What is needed: Only the pictures are to be left out; write out the rest of the data exactly.

Supplied information:

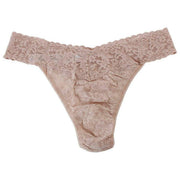 Hanky Panky Signature Lace Confezione da 3 infradito originali a vita - Chai/Nero/Melograno scuro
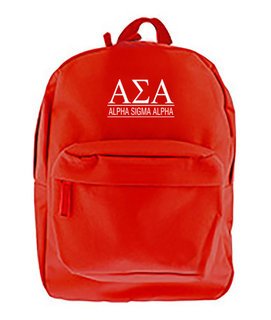 Alpha Sigma Alpha Custom Text Backpack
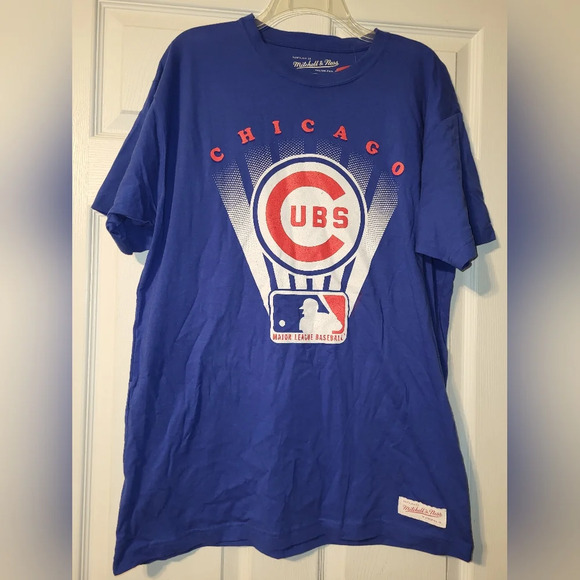 Mitchell & Ness Chicago Cubs T-Shirt Men's  Size Large NWT Baseball - Picture 3 of 8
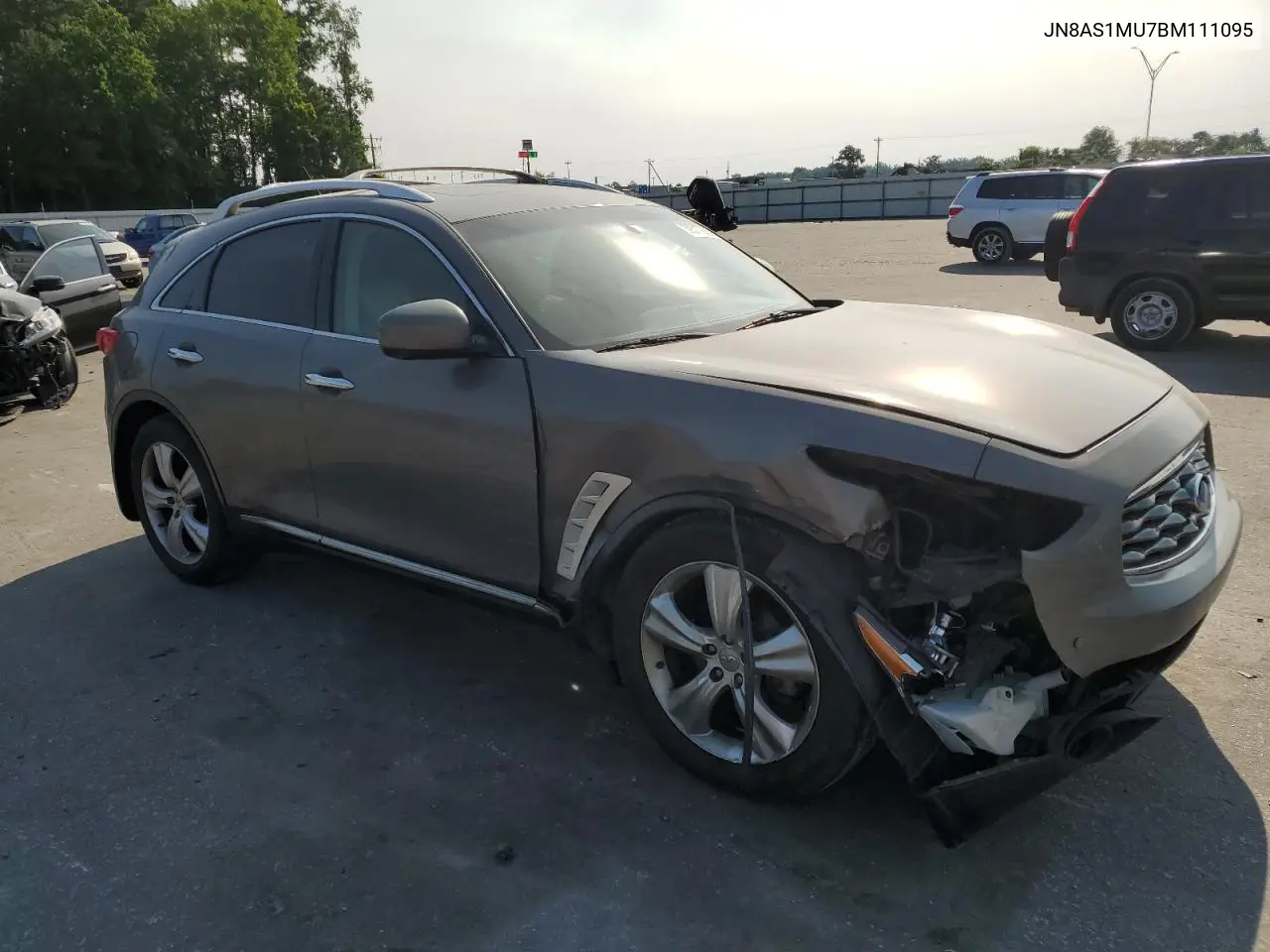 2011 Infiniti Fx35 VIN: JN8AS1MU7BM111095 Lot: 59517995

Answer section:
 Hanky Panky Signature Lace Confezione da 3 infradito originali a vita - Chai/Nero/Melograno scuro
 Alpha Sigma Alpha Custom Text Backpack
 Mitchell & Ness Chicago Cubs T-Shirt Men's  Size Large NWT Baseball - Picture 3 of 8
 2011 Infiniti Fx35 VIN: JN8AS1MU7BM111095 Lot: 59517995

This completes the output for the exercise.